I recently finished converting two agent control algorithms from Python code i used for research into C# code for Unity (the real-time 3D engine).
The first algorithm is based on my work with Reward Machines: instead of rewarding an agent for a given action in a given state, a reward machine allows one to specify rewards for sequences of observations. Every observation is mapped from an action-state pair. For instance, if you want to make your agent kick the ball twice in a row, then give it a reward only after seeing that it has kicked the ball twice in a row. A regular reward function would only be able to give the same reward for the first and second kick.

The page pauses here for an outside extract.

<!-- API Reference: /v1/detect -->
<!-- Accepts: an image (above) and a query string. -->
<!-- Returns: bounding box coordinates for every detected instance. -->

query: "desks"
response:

The second algorithm is based on my earlier work on a Hybrid POMDP-BDI agent architecture. In this architecture, an agent can pursue several goals at the same time. The goals that the agent is currently pursuing are called its intentions. The agent programmer must specify what it means for a goal/intention to be satisfied. When an intention is satisfied ‘enough’ or cannot be satisfied at the moment, then it is removed from the set of intentions. The ‘desire-level’ of a goal which has not been satisfied for a while increases. When a goal’s desire-level reaches a user-defined threshold, the goal becomes an intention. With this algorithm, all goals are satisfied periodically. There are several parameters that the programmer can set to achieve a desired agent behavior.
These two algoriths still need some poslishing (including comments and descriptions) and i need to implement each one with more example problems. I’ll be making them available on GitHub in a few weeks.